## Data records
* * * *

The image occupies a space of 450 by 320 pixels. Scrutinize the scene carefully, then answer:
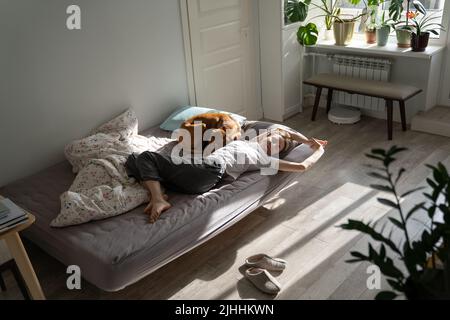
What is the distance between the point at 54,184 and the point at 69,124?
0.50m

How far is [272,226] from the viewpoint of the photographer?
9.75 ft

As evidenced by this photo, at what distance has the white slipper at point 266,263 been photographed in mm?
2566

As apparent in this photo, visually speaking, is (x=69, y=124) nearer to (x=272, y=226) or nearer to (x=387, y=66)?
(x=272, y=226)

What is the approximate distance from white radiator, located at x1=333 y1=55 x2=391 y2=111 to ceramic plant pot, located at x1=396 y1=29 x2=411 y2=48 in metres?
0.19

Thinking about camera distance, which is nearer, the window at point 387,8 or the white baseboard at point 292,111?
the window at point 387,8

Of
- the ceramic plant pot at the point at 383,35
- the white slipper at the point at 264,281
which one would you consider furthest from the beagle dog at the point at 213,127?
the ceramic plant pot at the point at 383,35

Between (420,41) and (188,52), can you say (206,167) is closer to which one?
(188,52)

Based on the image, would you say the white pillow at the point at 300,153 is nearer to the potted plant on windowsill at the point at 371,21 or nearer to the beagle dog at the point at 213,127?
the beagle dog at the point at 213,127

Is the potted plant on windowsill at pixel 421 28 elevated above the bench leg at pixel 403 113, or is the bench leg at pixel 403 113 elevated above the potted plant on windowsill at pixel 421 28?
the potted plant on windowsill at pixel 421 28

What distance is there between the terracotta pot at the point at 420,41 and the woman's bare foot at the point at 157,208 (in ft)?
8.80

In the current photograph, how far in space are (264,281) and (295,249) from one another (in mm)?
377

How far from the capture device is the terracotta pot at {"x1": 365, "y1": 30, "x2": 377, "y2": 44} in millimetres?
4340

* * * *

Excluding the pictures, restate the records above word for word.

## Answer to the problem
The image occupies a space of 450 by 320 pixels. Scrutinize the scene carefully, then answer:
What is the distance between the point at 54,184 and the point at 69,124?
0.50m

How far is [272,226] from the viewpoint of the photographer?
9.75 ft

As evidenced by this photo, at what distance has the white slipper at point 266,263 been photographed in mm?
2566

As apparent in this photo, visually speaking, is (x=69, y=124) nearer to (x=272, y=226) or nearer to (x=387, y=66)?
(x=272, y=226)

What is the approximate distance from white radiator, located at x1=333 y1=55 x2=391 y2=111 to ceramic plant pot, located at x1=396 y1=29 x2=411 y2=48 in metres?
0.19

Thinking about camera distance, which is nearer, the window at point 387,8 or the white baseboard at point 292,111?
the window at point 387,8

Of
- the ceramic plant pot at the point at 383,35
- the white slipper at the point at 264,281
which one would you consider furthest from the beagle dog at the point at 213,127?
the ceramic plant pot at the point at 383,35

Between (420,41) and (188,52), can you say (206,167) is closer to which one?
(188,52)

Based on the image, would you say the white pillow at the point at 300,153 is nearer to the potted plant on windowsill at the point at 371,21 or nearer to the beagle dog at the point at 213,127?
the beagle dog at the point at 213,127

Is the potted plant on windowsill at pixel 421 28 elevated above the bench leg at pixel 403 113, or is the bench leg at pixel 403 113 elevated above the potted plant on windowsill at pixel 421 28?
the potted plant on windowsill at pixel 421 28

What distance is there between the terracotta pot at the point at 420,41 and the woman's bare foot at the point at 157,208 (in ft)?
8.80

In the current photograph, how far in space are (264,281) and (295,249) from one another (in mm)?
377

How far from the capture device is the terracotta pot at {"x1": 365, "y1": 30, "x2": 377, "y2": 44} in millimetres?
4340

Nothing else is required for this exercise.